Crise ivoirienne et lignes de failles
L’exacerbation récente de la crise ivoirienne, au lendemain du deuxième tour des présidentielles, s ‘est, non seulement imposée au débat dans l’ensemble de la communauté subsaharienne francophone, mais elle a aussi produit de curieuses lignes de fracture en son sein. Dans mon entourage, difficile de prévoir les positions de ceux sur qui, connaissant les idées socio-politiques, je croyais pouvoir parier. De façon générale, les sorties de ceux qui jouissent d’une visibilité et qui bénéficient potentiellement d’une audience, ont plus d’une fois déjoué les attentes a priori.
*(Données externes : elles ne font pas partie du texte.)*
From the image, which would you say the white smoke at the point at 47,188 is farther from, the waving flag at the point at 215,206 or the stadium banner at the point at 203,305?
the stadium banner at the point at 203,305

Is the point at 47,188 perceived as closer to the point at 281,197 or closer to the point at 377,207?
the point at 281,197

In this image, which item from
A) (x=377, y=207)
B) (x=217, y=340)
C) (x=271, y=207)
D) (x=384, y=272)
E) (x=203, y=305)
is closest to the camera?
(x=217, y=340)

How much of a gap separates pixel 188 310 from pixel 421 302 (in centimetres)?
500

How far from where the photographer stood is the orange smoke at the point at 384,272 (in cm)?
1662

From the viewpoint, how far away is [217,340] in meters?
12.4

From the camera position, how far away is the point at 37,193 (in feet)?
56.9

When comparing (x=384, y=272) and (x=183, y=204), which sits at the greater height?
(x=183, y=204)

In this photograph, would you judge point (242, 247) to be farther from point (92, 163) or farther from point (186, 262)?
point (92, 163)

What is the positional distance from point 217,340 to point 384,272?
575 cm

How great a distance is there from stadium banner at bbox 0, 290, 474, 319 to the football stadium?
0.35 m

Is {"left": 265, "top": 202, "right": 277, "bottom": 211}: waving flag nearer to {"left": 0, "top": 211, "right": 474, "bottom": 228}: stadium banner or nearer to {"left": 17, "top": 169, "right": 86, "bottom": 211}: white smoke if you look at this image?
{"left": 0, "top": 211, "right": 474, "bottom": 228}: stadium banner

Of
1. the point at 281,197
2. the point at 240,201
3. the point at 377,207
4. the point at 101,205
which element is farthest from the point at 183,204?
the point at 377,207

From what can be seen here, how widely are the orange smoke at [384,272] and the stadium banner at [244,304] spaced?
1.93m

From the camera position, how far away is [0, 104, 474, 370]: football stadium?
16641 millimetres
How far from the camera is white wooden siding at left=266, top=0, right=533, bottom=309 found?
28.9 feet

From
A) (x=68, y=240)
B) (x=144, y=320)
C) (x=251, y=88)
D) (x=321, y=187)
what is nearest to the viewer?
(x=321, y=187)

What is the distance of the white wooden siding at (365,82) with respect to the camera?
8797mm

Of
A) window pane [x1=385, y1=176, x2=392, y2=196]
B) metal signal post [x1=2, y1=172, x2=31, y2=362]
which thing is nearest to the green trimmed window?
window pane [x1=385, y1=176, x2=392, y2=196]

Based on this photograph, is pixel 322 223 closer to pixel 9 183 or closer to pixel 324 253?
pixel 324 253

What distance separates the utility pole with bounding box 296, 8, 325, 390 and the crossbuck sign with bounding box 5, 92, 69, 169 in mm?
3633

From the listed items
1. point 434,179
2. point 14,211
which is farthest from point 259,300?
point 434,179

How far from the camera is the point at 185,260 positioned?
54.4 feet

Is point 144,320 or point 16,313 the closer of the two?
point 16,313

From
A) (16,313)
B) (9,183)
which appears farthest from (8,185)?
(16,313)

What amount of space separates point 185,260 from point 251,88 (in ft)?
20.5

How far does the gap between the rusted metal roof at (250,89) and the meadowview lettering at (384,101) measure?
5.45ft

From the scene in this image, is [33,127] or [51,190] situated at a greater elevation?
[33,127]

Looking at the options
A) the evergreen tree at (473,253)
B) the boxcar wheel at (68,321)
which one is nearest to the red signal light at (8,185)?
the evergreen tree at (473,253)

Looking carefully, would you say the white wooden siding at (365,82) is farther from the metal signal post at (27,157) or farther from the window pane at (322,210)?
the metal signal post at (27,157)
Ainsi de la Française – comme elle l’a elle même précisé dans sa lettre (1) à Béchir Ben Yahmed (BBY)- Calixthe BEYALA, la très conventionnelle BEYALA, très récente candidate au secrétariat de la très aliénante et bien futile Organisation Internationale de la Francophonie, y est-elle allée de son soutien au président Laurent GBAGBO. Ne se privant pas au passage d’une charge appuyée contre la françafrique. Dans sa réponse donc à BBY, on apprend qu’elle écrit en toute amitié à celui vis-à-vis duquel l’unique divergence antérieure se rapportait au choix de ce dernier d’affubler du suffixe « l’Intelligent » son hebdomadaire de communication : « Jeune Afrique ». Un avis sur un choix de lifting, une décision esthétique. Pas sur le positionnement éditorial d’un organe de publireportage qui entretient avec la françafrique des rapports de bénéfice réciproque.
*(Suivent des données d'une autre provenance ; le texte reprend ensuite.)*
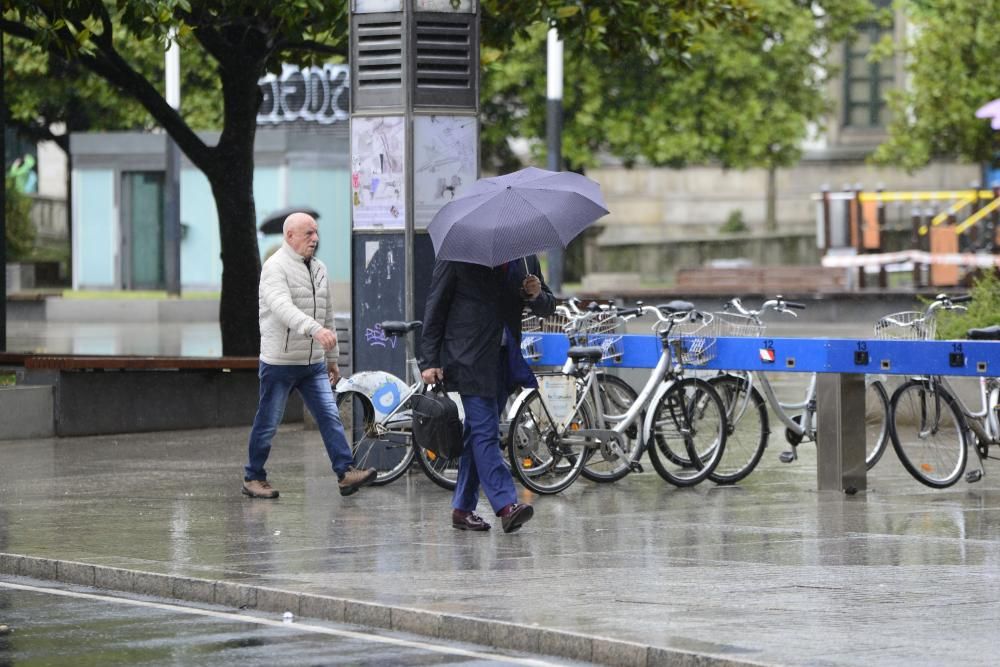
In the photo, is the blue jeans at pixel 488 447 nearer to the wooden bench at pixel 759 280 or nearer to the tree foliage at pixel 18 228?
the wooden bench at pixel 759 280

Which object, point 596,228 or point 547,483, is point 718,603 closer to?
point 547,483

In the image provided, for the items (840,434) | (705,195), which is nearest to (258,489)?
(840,434)

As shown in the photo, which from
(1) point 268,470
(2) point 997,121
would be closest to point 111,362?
(1) point 268,470

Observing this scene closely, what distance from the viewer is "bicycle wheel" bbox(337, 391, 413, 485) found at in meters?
12.8

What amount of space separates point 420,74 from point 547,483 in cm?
294

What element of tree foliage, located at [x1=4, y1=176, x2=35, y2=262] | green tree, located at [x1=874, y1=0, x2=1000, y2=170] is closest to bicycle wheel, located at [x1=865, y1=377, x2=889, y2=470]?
green tree, located at [x1=874, y1=0, x2=1000, y2=170]

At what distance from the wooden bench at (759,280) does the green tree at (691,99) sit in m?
5.18

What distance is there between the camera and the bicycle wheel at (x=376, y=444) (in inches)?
502

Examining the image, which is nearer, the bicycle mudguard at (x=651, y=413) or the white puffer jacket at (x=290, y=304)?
the white puffer jacket at (x=290, y=304)

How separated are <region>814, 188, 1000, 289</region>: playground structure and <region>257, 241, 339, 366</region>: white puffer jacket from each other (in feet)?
75.5

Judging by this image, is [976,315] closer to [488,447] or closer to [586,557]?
[488,447]

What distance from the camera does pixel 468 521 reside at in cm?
1071

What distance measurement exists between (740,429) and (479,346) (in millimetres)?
2925

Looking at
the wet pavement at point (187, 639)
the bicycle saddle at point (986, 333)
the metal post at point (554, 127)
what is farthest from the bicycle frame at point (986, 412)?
the metal post at point (554, 127)
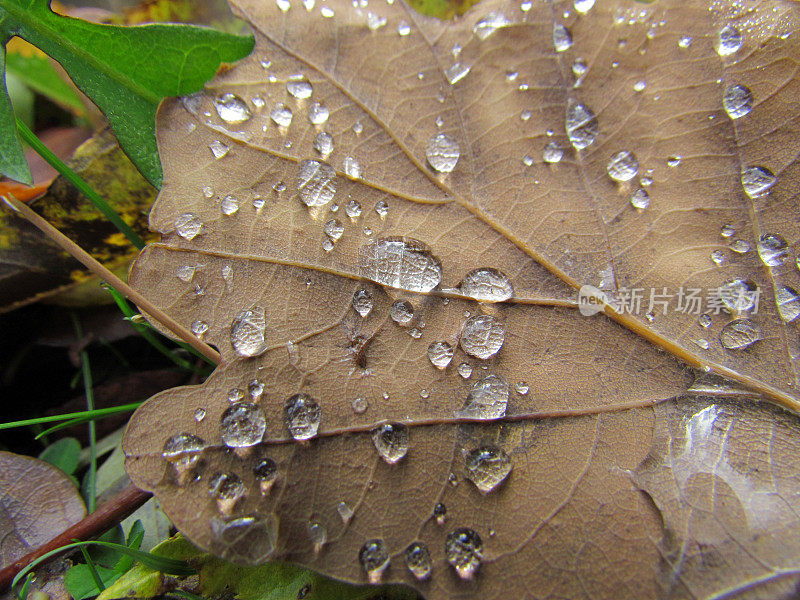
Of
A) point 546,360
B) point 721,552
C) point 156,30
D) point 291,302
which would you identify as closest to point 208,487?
point 291,302

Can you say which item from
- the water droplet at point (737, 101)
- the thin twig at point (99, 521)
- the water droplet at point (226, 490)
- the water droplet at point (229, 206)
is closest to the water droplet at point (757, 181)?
the water droplet at point (737, 101)

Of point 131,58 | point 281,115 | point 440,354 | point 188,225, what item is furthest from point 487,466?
point 131,58

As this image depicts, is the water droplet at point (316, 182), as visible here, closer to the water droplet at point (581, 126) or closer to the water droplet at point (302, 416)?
the water droplet at point (302, 416)

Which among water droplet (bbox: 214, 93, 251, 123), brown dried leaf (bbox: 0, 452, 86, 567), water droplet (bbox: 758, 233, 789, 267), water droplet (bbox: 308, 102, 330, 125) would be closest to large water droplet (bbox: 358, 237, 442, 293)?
water droplet (bbox: 308, 102, 330, 125)

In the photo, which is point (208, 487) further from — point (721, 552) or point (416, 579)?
point (721, 552)

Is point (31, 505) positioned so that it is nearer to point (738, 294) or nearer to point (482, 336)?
point (482, 336)

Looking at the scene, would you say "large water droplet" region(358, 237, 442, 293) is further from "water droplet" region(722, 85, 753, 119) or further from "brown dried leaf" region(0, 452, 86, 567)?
"brown dried leaf" region(0, 452, 86, 567)
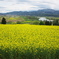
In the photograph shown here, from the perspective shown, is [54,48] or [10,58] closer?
[10,58]

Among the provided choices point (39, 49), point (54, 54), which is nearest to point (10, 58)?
point (39, 49)

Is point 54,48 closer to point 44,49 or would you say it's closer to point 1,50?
point 44,49

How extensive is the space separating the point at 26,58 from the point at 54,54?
1194 millimetres

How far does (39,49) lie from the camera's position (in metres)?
7.41

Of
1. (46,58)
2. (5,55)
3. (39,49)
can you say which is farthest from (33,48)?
(5,55)

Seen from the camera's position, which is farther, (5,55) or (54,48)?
(54,48)

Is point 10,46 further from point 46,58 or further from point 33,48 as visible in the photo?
point 46,58

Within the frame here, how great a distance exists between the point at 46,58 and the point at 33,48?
0.74m

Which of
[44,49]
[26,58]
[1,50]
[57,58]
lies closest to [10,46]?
[1,50]

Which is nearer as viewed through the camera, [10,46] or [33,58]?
[33,58]

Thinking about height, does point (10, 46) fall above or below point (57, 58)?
above

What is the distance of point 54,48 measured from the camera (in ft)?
25.1

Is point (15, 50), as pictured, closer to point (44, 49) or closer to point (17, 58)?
point (17, 58)

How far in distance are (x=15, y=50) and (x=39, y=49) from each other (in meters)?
1.03
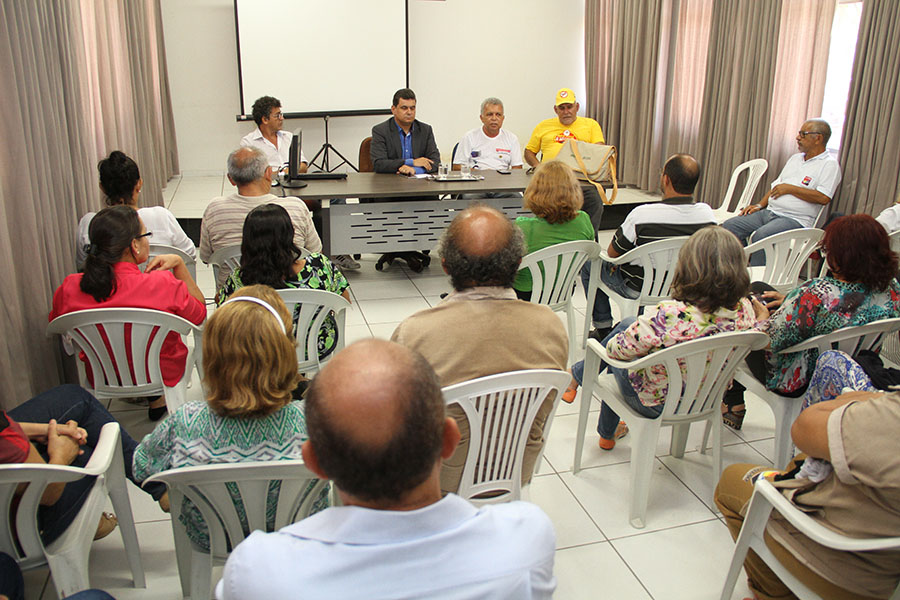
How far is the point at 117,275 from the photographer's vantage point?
2473 millimetres

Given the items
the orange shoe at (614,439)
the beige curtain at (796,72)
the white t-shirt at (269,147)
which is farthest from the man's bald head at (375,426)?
the beige curtain at (796,72)

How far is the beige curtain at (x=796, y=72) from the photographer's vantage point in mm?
5113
Au Cameroun, le pays d’origine de la très gaulloise BEYALA, Hubert MONO NDZANA (2), un intellectuel du cru qui en d’autres circonstances s’est prostitué intellectuellement pour l’immoral régime BIYA (insigne doyen des dictateurs de la françafrique), n’a pas pu s’abstenir d’apporter lui aussi son soutien à la « décontraction » de KOUDOU. Au nom de la même résistance au néo-colonialisme.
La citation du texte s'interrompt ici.